Attached please find a brief note of introduction and an historical account both written in 1920 by one of the earliest settlers to our town. The items are related, and I believe they do not need additional explanation. Use them as you think best.
The members of our Historical Society have been hoping that someone like you might turn up one day with the desire to bring some of our materials to a larger audience. All of us are the progeny of the forebears who authored the materials in our collection and through which they continue to speak to us from the past. History creates the present for better and for worse. Unfortunately, very few of our fellow citizens are concerned about history, and so they continually fail to outlive it—something we discussed during your visit.

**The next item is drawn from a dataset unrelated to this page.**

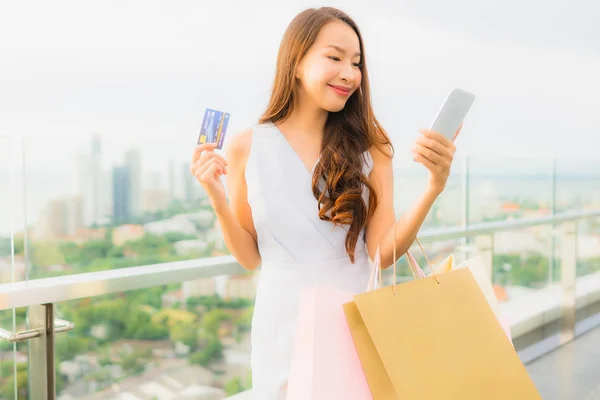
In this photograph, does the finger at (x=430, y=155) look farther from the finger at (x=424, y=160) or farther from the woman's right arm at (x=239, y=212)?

On a more personal note: yes, I did manage to finagle the renewal of my pilot's license and still fly regularly as I have since my fifteenth birthday in 1950. I hope to die in the cockpit of my trusty Piper on a day so clear that I can see from on high the exact juncture of the Chikaskia and the Blue Vermillion. Upon my death I hope my plane will crash directly into one of our local cows, creatures I have grown to despise for their sheer abundance and because of the dumb expressions that remind me so much of our mayor who, as you may remember, is my former husband.
Best regards. Hope to see you again.
6 January 1920
Jenner Jinx Jennison III
Rout1095 E.
Great Benefice, Kansas
* * *
Regards to Mrs. Jocelyn Seeworth Floury
The Church of God Almighty
Corner of Grand and High Streets
Great Benefice, Kansas
Greetings Mrs. Floury:
I'm respondin' to your request found in our Church bulletin last Sunday for recollections of the early years of Great Benefice. You said the church's Friends of the Past were wantin' to know jes' why people came here. What were we thinkin'? Were we thinkin' at all?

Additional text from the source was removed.